Like the previous installment in the series, ANCIENT WISDOM, this theme is governed by the paradigm “Guru” — which, as we’ve noted, is opposed in our schema by the paradigm “Pharmacist.” From the pharmacist’s perspective, illness is a problem that needs to be solved efficiently, while from the guru’s perspective illness offers an opportunity to rethink our assumptions, and to make meaningful changes in our lives.

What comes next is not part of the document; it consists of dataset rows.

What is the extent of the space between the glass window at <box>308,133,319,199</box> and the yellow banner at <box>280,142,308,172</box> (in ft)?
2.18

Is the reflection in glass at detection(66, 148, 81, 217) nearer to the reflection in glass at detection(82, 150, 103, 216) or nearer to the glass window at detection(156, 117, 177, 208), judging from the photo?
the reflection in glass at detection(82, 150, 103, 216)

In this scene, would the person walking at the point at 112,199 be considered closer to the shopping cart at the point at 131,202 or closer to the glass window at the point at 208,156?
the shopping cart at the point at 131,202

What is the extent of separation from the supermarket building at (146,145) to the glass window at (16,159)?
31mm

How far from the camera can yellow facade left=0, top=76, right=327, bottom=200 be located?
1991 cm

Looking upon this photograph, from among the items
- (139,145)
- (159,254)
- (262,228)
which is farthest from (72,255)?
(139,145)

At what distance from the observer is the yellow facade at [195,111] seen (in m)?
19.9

The pharmacist is in the service industry; they’re here to make themselves accessible to you 24/7 — springing into action to help satisfy your desires. The guru, however, isn’t in the business of enabling your way of life; instead, their role is to alert you that your way of life is unhealthy. Like those Zen masters who respond to a student’s importunate question about achieving satori with a kick, in other words, the guru’s approach to helping us deal with illness and the prospect of death is a counterintuitive one.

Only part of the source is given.